BEGIN Given records

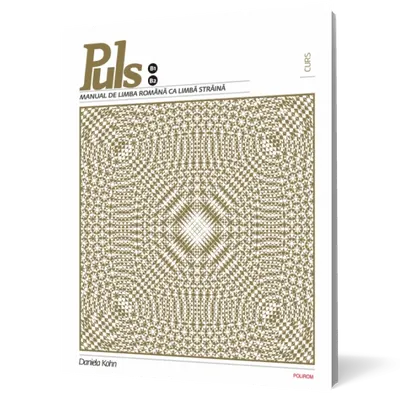 Puls: Manual de limba romana ca limba straina (nivelurile B1-B2)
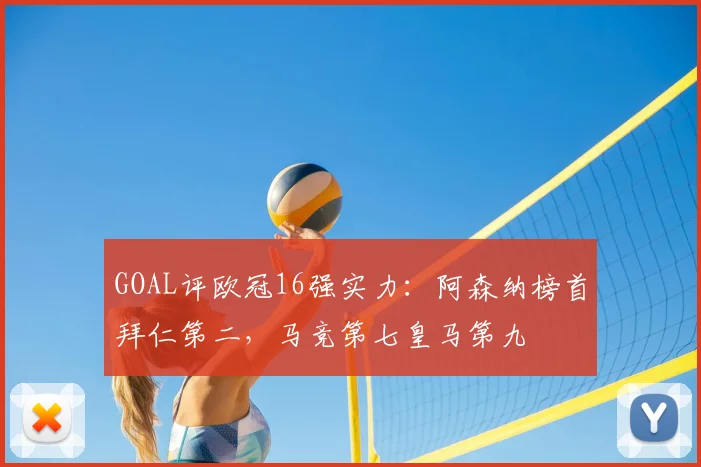 GOAL评欧冠16强实力：阿森纳榜首拜仁第二，马竞第七皇马第九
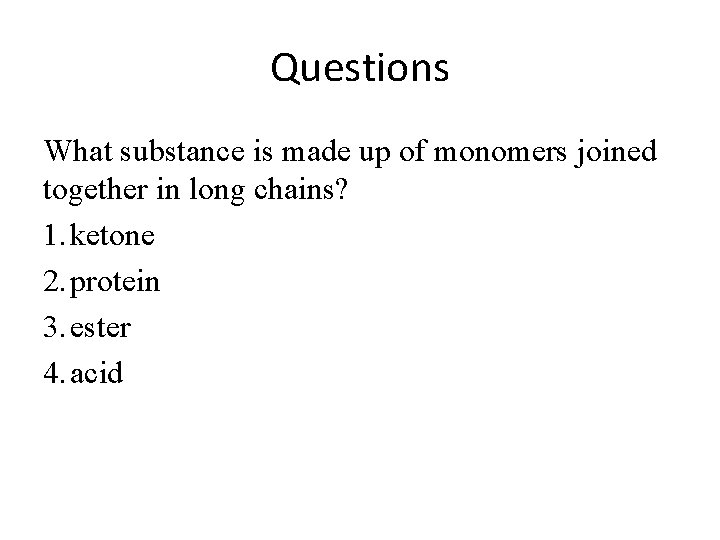 Questions What substance is made up of monomers joined together in long chains? 1.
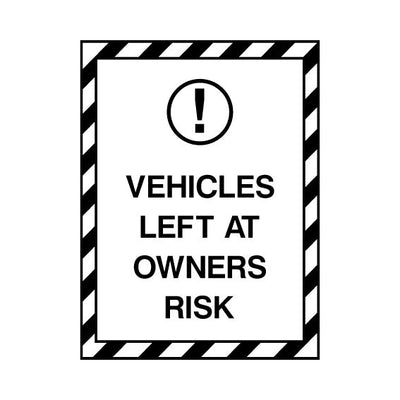Vehicles Left At Owners Risk - Portrait Sign P017 PA PT1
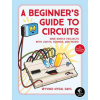 Beginner's Guide To Circuits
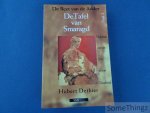 Hubert Dethier. - De beet van de adder. Deel 3: De tafel van smaragd. Filosofieën van de Eros en het Goudland.
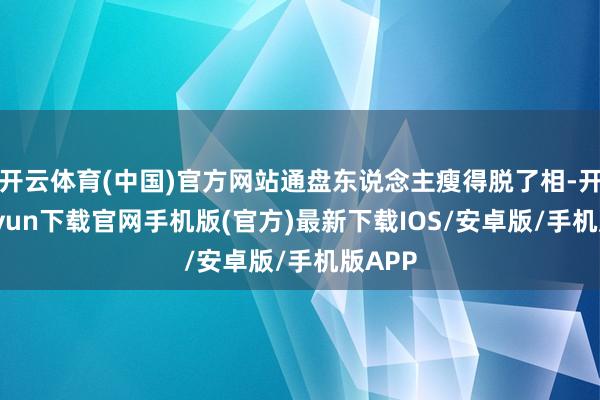 开云体育(中国)官方网站通盘东说念主瘦得脱了相-开云kaiy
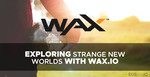 Exploring Strange New Worlds with WAX.io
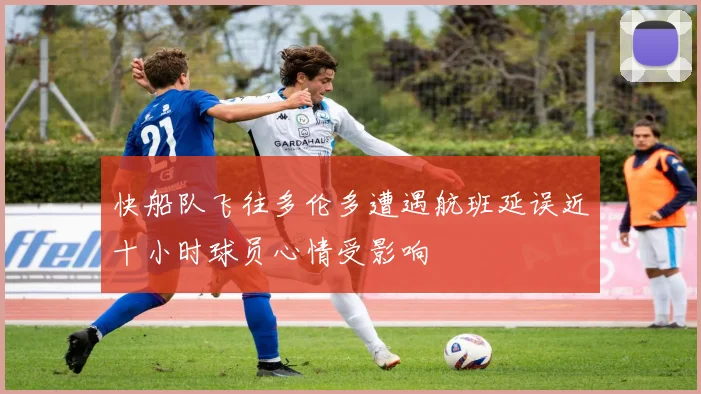 快船队飞往多伦多遭遇航班延误近十小时球员心情受影响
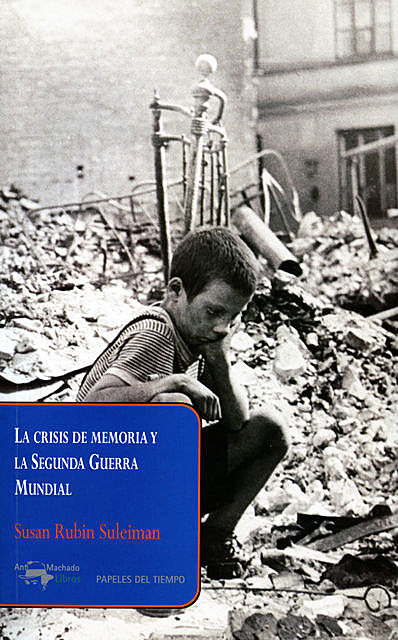 La crisis de memoria y la Segunda Guerra Mundial, Daniel Aguirre Oteiza, Susan Rubin Suleiman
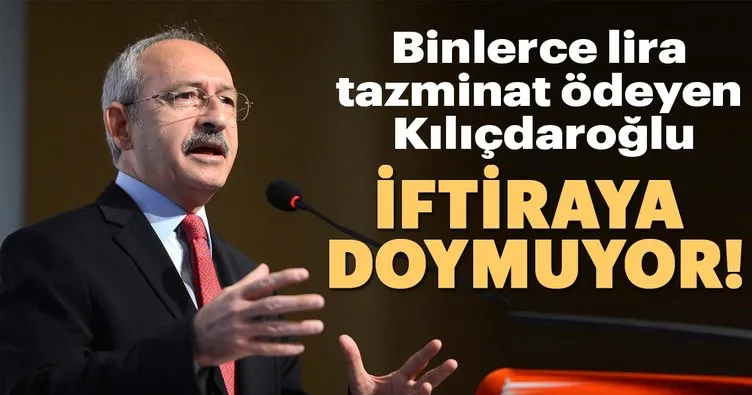 Kılıçdaroğlu iftiraya doymuyor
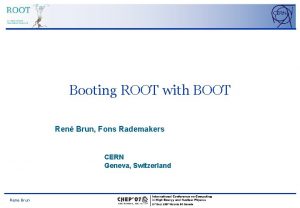 Booting ROOT with BOOT Ren Brun Fons Rademakers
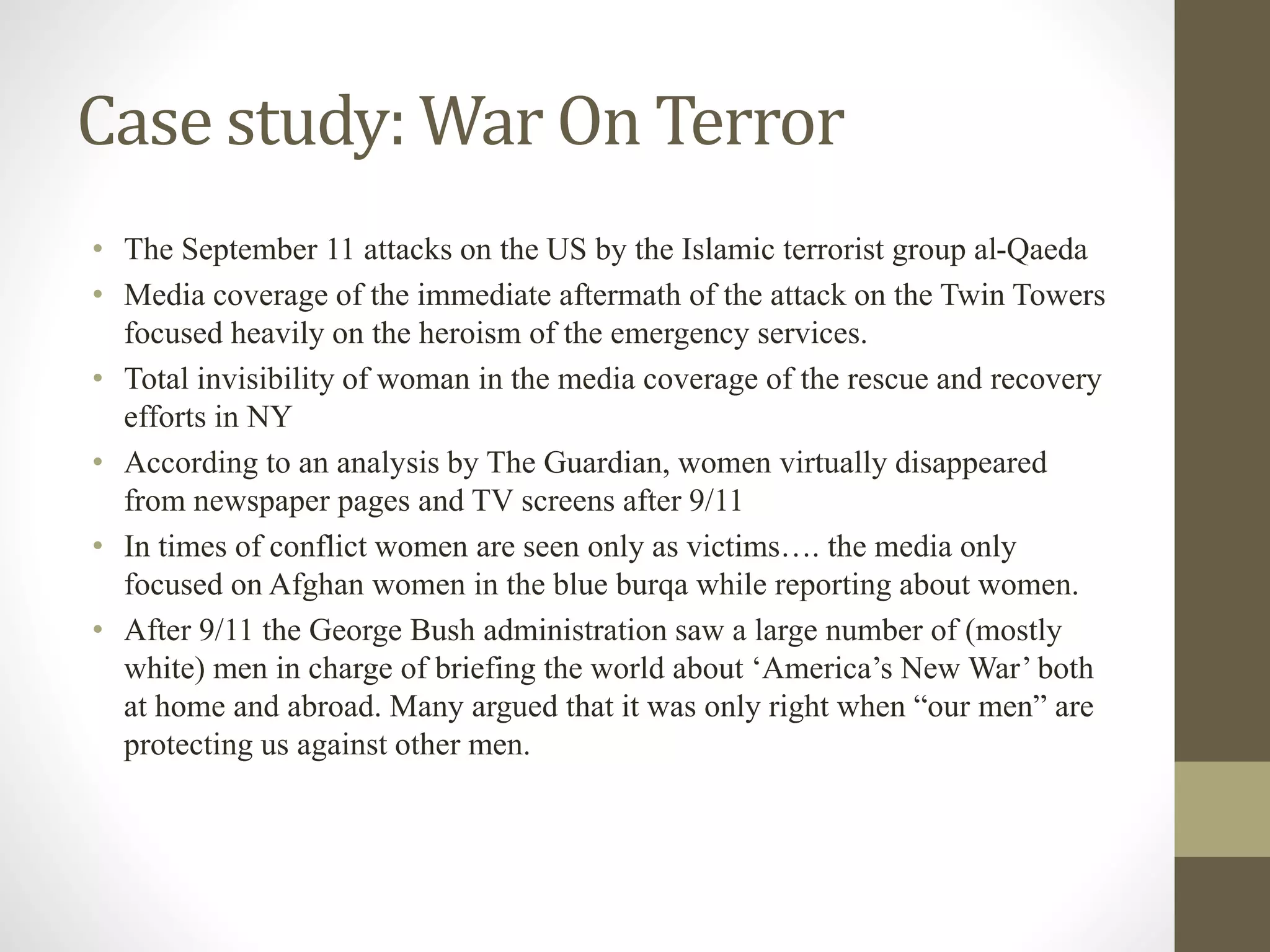 Case study: War On Terror
• The September 11 attacks on the US by the Islamic terrorist group al-Qaeda
• Media coverage of the immediate aftermath of the attack on the Twin Towers
focused heavily on the heroism of the emergency services.
• Total invisibility of woman in the media coverage of the rescue and recovery
efforts in NY
• According to an analysis by The Guardian, women virtually disappeared
from newspaper pages and TV screens after 9/11
• In times of conflict women are seen only as victims…. the media only
focused on Afghan women in the blue burqa while reporting about women.
• After 9/11 the George Bush administration saw a large number of (mostly
white) men in charge of briefing the world about ‘America’s New War’ both
at home and abroad. Many argued that it was only right when “our men” are
protecting us against other men.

END Given records

Pictures stay out. Print the lines of the records above exactly, from the first through the one with "white) men in".

 Puls: Manual de limba romana ca limba straina (nivelurile B1-B2)
 GOAL评欧冠16强实力：阿森纳榜首拜仁第二，马竞第七皇马第九
 Questions What substance is made up of monomers joined together in long chains? 1.
Vehicles Left At Owners Risk - Portrait Sign P017 PA PT1
 Beginner's Guide To Circuits
 Hubert Dethier. - De beet van de adder. Deel 3: De tafel van smaragd. Filosofieën van de Eros en het Goudland.
 开云体育(中国)官方网站通盘东说念主瘦得脱了相-开云kaiy
 Exploring Strange New Worlds with WAX.io
 快船队飞往多伦多遭遇航班延误近十小时球员心情受影响
 La crisis de memoria y la Segunda Guerra Mundial, Daniel Aguirre Oteiza, Susan Rubin Suleiman
 Kılıçdaroğlu iftiraya doymuyor
 Booting ROOT with BOOT Ren Brun Fons Rademakers
 Case study: War On Terror
• The September 11 attacks on the US by the Islamic terrorist group al-Qaeda
• Media coverage of the immediate aftermath of the attack on the Twin Towers
focused heavily on the heroism of the emergency services.
• Total invisibility of woman in the media coverage of the rescue and recovery
efforts in NY
• According to an analysis by The Guardian, women virtually disappeared
from newspaper pages and TV screens after 9/11
• In times of conflict women are seen only as victims…. the media only
focused on Afghan women in the blue burqa while reporting about women.
• After 9/11 the George Bush administration saw a large number of (mostly
white) men in charge of briefing the world about ‘America’s New War’ both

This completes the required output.